Skip site navigation (1)Skip section navigation (2)
Date:      Mon, 28 Jan 2013 21:04:21 -0600
From:      Joshua Isom <jrisom@gmail.com>
To:        freebsd-questions@freebsd.org
Subject:   Re: How to fix a broken owner for files from world & build from ports?

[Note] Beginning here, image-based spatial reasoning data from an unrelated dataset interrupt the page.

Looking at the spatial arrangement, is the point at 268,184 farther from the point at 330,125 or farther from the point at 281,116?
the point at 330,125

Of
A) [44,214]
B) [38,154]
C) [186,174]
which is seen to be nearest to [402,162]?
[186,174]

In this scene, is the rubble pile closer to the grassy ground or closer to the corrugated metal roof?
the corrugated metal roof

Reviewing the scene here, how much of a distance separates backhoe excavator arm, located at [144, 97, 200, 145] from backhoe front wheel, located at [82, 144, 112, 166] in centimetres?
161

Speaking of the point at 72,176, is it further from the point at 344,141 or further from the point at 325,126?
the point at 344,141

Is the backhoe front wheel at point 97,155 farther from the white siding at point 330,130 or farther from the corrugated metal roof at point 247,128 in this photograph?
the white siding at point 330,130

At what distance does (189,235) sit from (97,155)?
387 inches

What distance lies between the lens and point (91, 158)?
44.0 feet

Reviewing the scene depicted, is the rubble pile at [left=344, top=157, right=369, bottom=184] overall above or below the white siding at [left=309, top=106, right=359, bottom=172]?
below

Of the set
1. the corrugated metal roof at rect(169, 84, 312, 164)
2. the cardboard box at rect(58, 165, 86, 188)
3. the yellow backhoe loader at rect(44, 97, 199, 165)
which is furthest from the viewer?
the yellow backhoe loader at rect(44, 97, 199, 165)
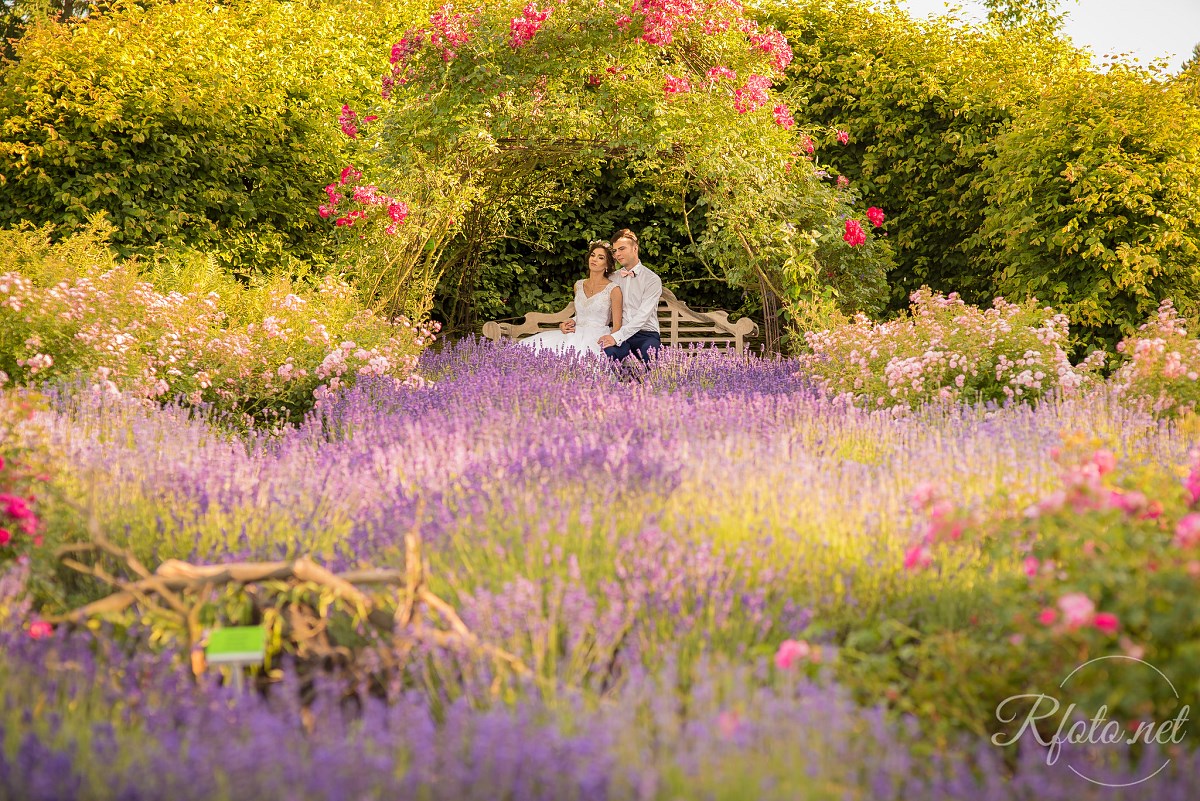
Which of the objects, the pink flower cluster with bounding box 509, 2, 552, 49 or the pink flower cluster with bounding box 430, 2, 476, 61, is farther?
the pink flower cluster with bounding box 430, 2, 476, 61

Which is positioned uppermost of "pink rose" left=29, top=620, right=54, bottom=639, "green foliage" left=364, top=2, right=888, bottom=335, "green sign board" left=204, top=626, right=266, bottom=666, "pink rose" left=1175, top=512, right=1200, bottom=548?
"green foliage" left=364, top=2, right=888, bottom=335

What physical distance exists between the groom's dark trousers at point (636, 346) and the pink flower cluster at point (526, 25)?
7.33 feet

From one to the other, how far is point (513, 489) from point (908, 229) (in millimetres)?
6993

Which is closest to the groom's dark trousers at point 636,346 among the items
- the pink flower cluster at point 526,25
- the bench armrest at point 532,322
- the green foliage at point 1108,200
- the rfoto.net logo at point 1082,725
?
the bench armrest at point 532,322

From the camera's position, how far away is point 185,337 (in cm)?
579

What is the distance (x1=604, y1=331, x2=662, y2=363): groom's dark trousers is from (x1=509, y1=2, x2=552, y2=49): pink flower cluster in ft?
7.33

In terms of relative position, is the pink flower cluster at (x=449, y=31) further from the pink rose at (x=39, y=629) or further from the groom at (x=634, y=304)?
the pink rose at (x=39, y=629)

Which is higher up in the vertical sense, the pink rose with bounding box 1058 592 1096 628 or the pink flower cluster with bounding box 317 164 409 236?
the pink flower cluster with bounding box 317 164 409 236

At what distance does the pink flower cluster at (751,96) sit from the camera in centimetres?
698

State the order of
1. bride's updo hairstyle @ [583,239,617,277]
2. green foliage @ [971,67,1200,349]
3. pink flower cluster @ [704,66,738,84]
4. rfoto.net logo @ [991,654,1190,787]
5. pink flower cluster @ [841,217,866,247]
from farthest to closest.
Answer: bride's updo hairstyle @ [583,239,617,277] < pink flower cluster @ [841,217,866,247] < green foliage @ [971,67,1200,349] < pink flower cluster @ [704,66,738,84] < rfoto.net logo @ [991,654,1190,787]

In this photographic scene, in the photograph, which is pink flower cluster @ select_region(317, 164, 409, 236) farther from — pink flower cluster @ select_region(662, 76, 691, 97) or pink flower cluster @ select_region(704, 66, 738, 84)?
pink flower cluster @ select_region(704, 66, 738, 84)

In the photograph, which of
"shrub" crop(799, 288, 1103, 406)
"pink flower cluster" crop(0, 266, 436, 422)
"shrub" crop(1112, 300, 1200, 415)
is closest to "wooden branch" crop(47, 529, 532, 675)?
"pink flower cluster" crop(0, 266, 436, 422)

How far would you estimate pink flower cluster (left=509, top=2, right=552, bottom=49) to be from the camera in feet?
21.3

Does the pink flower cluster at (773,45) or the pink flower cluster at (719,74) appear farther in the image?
the pink flower cluster at (773,45)
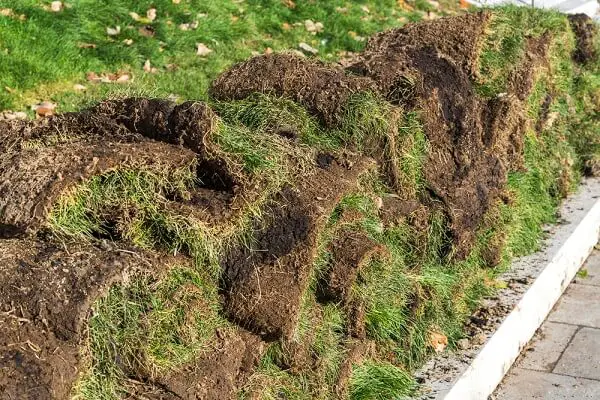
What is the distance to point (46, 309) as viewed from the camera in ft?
9.21

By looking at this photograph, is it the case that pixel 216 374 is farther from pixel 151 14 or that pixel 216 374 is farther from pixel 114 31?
pixel 151 14

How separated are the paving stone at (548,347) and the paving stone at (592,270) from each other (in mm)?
749

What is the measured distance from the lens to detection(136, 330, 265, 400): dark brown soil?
10.4 feet

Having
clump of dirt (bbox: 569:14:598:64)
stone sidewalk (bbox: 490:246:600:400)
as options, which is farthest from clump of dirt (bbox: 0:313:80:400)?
clump of dirt (bbox: 569:14:598:64)

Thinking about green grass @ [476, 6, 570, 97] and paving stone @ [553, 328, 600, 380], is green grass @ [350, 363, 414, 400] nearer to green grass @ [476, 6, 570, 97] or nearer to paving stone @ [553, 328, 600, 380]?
paving stone @ [553, 328, 600, 380]

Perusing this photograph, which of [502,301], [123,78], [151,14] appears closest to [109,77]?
[123,78]

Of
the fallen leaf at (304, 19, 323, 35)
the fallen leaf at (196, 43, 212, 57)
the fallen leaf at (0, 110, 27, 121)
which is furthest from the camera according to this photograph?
the fallen leaf at (304, 19, 323, 35)

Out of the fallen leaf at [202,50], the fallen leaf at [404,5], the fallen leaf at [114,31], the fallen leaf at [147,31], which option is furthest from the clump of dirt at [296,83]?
the fallen leaf at [404,5]

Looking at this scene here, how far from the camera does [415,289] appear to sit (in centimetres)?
462

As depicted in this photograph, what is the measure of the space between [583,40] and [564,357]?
3.36 metres

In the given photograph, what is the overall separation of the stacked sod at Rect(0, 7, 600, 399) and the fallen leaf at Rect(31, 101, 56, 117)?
180cm

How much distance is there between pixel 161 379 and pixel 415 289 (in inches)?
69.1

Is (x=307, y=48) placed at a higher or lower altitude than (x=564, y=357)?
higher

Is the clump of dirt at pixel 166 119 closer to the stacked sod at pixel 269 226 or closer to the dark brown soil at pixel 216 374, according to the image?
the stacked sod at pixel 269 226
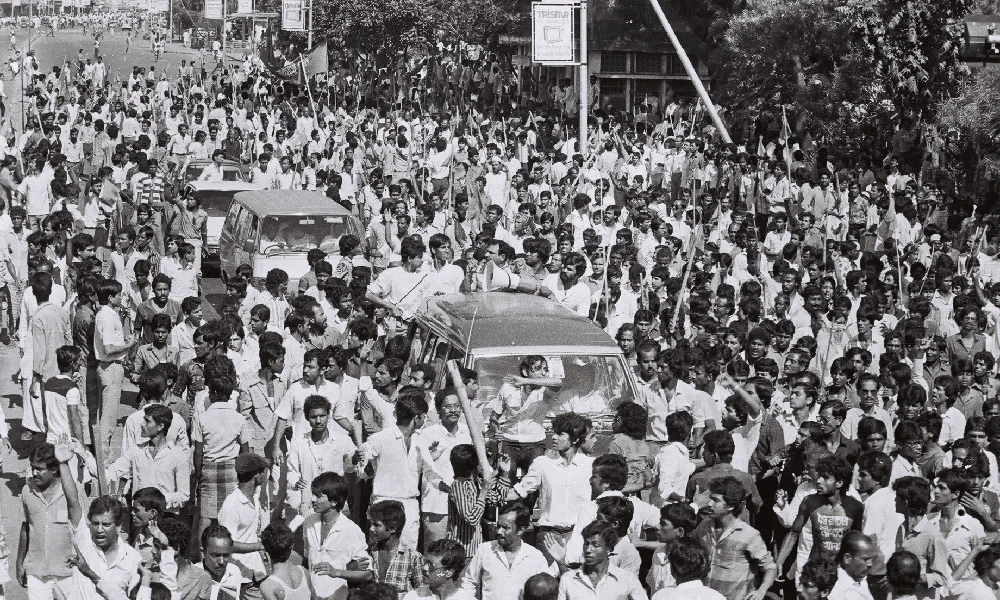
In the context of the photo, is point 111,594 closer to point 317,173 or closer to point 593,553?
point 593,553

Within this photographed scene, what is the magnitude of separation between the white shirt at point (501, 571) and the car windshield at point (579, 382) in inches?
107

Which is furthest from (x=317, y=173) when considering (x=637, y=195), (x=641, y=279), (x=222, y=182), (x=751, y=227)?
(x=641, y=279)

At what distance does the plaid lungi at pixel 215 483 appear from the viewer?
10.0 meters

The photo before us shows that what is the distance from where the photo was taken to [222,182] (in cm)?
2191

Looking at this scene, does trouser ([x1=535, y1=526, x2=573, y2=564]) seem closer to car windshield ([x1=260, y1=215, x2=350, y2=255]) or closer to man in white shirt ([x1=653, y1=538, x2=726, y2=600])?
man in white shirt ([x1=653, y1=538, x2=726, y2=600])

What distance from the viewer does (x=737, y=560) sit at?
8.16 meters

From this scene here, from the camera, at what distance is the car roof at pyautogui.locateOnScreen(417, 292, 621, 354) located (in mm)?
10758

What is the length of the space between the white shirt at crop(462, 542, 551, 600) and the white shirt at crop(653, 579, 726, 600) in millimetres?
714

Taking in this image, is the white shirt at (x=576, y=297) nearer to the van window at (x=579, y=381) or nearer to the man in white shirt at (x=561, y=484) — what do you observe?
the van window at (x=579, y=381)

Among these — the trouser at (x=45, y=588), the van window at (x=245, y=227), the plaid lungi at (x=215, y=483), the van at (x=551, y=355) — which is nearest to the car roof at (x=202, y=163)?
the van window at (x=245, y=227)

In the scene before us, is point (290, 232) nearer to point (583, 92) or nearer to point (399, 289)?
point (399, 289)

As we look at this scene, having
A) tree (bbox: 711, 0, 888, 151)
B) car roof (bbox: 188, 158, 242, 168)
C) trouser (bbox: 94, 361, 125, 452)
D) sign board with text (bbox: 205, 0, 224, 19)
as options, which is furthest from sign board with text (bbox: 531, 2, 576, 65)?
sign board with text (bbox: 205, 0, 224, 19)

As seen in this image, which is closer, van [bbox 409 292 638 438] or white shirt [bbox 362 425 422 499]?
white shirt [bbox 362 425 422 499]

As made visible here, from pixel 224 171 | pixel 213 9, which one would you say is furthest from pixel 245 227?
pixel 213 9
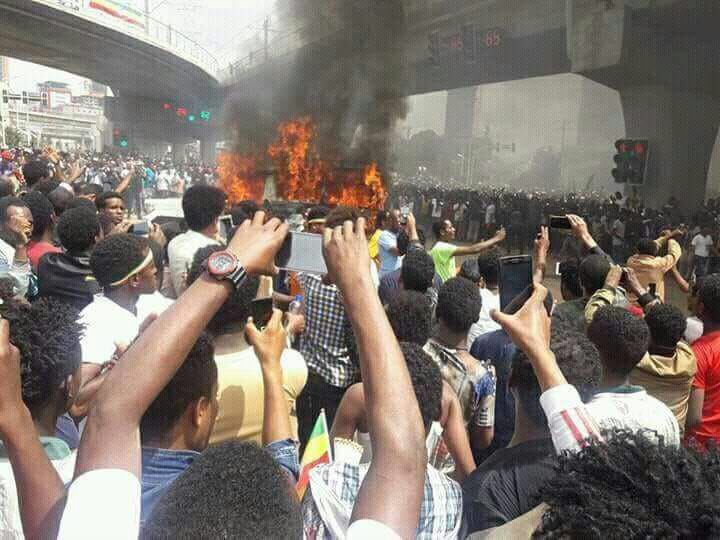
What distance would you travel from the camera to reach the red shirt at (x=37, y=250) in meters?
4.51

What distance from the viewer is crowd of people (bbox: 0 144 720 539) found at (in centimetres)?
124

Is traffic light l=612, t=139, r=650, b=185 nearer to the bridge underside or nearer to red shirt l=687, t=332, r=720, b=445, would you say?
red shirt l=687, t=332, r=720, b=445

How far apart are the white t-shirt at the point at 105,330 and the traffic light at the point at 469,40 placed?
921 inches

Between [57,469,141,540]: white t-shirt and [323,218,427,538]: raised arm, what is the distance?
0.45 meters

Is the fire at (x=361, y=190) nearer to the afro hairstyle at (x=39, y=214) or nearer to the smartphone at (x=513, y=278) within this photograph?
the afro hairstyle at (x=39, y=214)

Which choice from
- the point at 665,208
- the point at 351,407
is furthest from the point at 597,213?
the point at 351,407

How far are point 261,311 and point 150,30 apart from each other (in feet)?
101

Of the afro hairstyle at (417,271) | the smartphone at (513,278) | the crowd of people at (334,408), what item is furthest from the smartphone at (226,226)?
the smartphone at (513,278)

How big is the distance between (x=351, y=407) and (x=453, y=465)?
1.61ft

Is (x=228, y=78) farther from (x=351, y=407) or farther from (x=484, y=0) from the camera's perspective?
(x=351, y=407)

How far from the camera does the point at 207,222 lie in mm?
4344

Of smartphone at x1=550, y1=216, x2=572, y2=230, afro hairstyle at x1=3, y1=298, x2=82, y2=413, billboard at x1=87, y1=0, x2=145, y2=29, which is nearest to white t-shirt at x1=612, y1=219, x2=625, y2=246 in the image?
smartphone at x1=550, y1=216, x2=572, y2=230

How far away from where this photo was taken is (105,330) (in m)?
2.82

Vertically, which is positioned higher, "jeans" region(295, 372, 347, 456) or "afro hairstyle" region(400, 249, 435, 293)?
"afro hairstyle" region(400, 249, 435, 293)
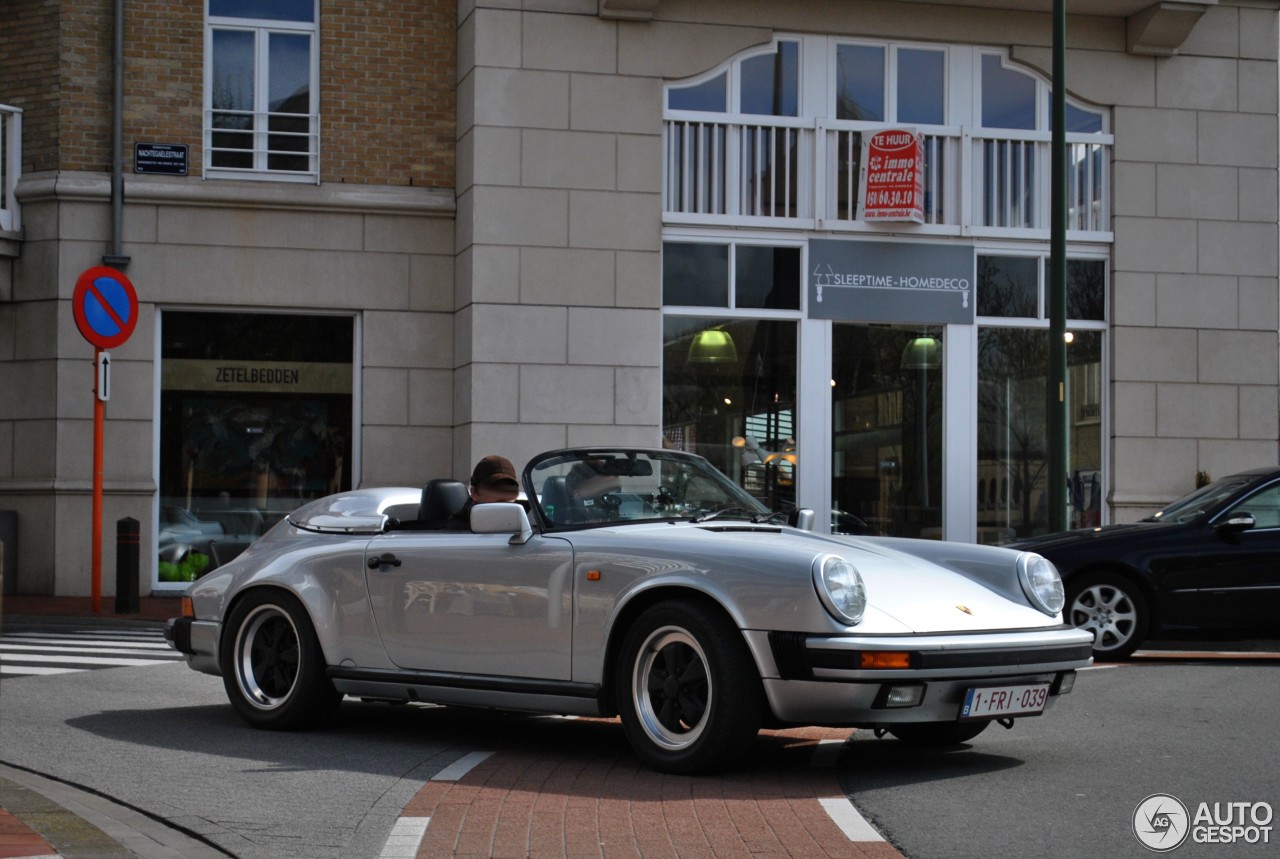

Message-ID:  <51073C35.8010602@gmail.com>
In-Reply-To: <op.wrnjptnuuwjkcr@freebsd>
References:  <op.wrms0fqkqhadp0@freebsd> <20130128182726.42db0712.freebsd@edvax.de> <op.wrnfetnauwjkcr@freebsd> <op.wrngzye9uwjkcr@freebsd> <510736DE.4060701@gmail.com> <op.wrnjptnuuwjkcr@freebsd>

next in thread | previous in thread | raw e-mail | index | archive | help
On 1/28/2013 8:54 PM, Ralf Mardorf wrote:
> On Tue, 29 Jan 2013 03:41:34 +0100, Joshua Isom <jrisom@gmail.com> wrote:
>> On 1/28/2013 7:56 PM, Ralf Mardorf wrote:
>>> Still not perfect, I guess I need something similar to ls -RAl for some
>>> directories :S and I didn't test what awk will do with names including a
>>> space.
>>
>> Try `find /dir -ls`.  You can pipe it into sed like this `find /dir
>> -ls| sed -e 's%/dir%%g'` and then get something easily comparable.
>
> Cool, it does display the path, but there's still the other issue:
>
> $ touch test\ test
> $ find * -ls| sed -e 's%/dir%%g'| awk '{print $5" "$11}'
> rocketmouse test
>
> Perhaps awk isn't that important, but it e.g. will filter different file
> sizes, for e.g. configurations I edited in the meantime.
>
> :(

You're basically getting down to the dirty tedious parts.  Unless you 
know a full featured scripting language with a find library to find and 
compare ownership, or you want a custom c program for a rare occurrence, 
you're just going to have to do it the tedious way.  Computer's aren't 
always fun and glory.  For every beautiful network, someone had to run 
the wires into the wall, through the dirt, and to the other building.